5. Potenziare la comunicazione alle famiglie e agli studenti. Il MIUR, le Regioni, gli Uffici Scolastici Regionali, le associazioni imprenditoriali, stanno moltiplicando incontri e convegni per illustrare le caratteristiche dell’ITS e degli altri canali formativi. Occorre coinvolgere maggiormente i quotidiani, la televisione, il cinema, i social media e tornare a raccontare il lavoro, i percorsi formativi e le opportunità per i giovani.

6. Promuovere la partecipazione delle imprese. Una recente ricerca di Assolombarda sui costi e i vantaggi dei corsi ITS per le Imprese ha mostrato che solo il 36% delle aziende conosce gli istituti di Istruzione Tecnica Superiore (ITS), ma il 65% sarebbe interessata a collaborare ad essere coinvolta in percorsi formativi. Occorre promuovere forti incentivi economici, normativi, di immagine che spingano un numero molto più elevato di imprese a partecipare sia all’ITS che alle lauree professionalizzanti, identificando le differenziate reason why per partecipare.

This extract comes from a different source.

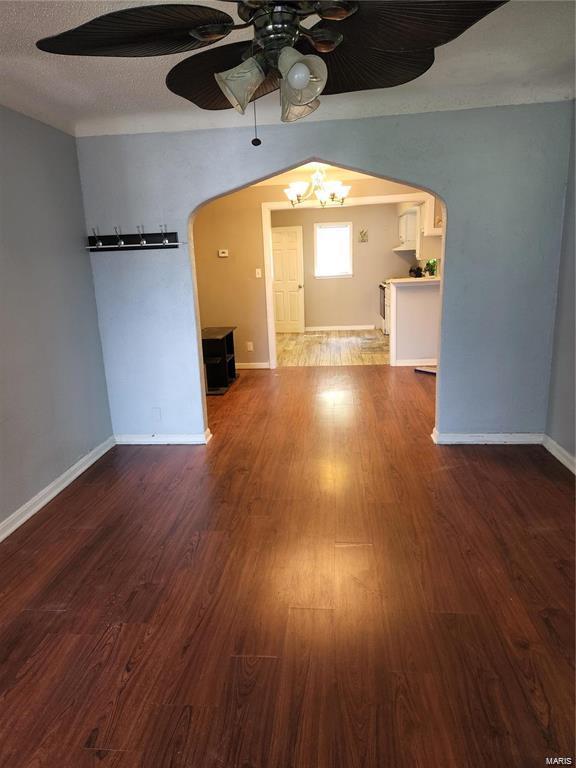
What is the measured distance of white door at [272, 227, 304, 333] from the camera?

7. Promuovere e diffondere progetti esemplari. Molte delle 85 Fondazioni ITS stanno accumulando casi virtuosi, esperienze e dati preziosi sulla “via italiana all’ITS”: assetti organizzativi e di collaborazione scuola/impresa, profili professionali reali, sistemi di selezione, metodi formativi, formazione di formatori e molto altro. La Regione Lombardia e la Regione Emilia Romagna per esempio hanno attivato progetti di ricerca-intervento sui casi più virtuosi. Assolombarda promuove progetti pilota ITS e di Lauree Professionalizzanti. Altagamma ha avviato un progetto per lo sviluppo di Poli Tecnico Professionali sui curricula delle imprese culturali e creative.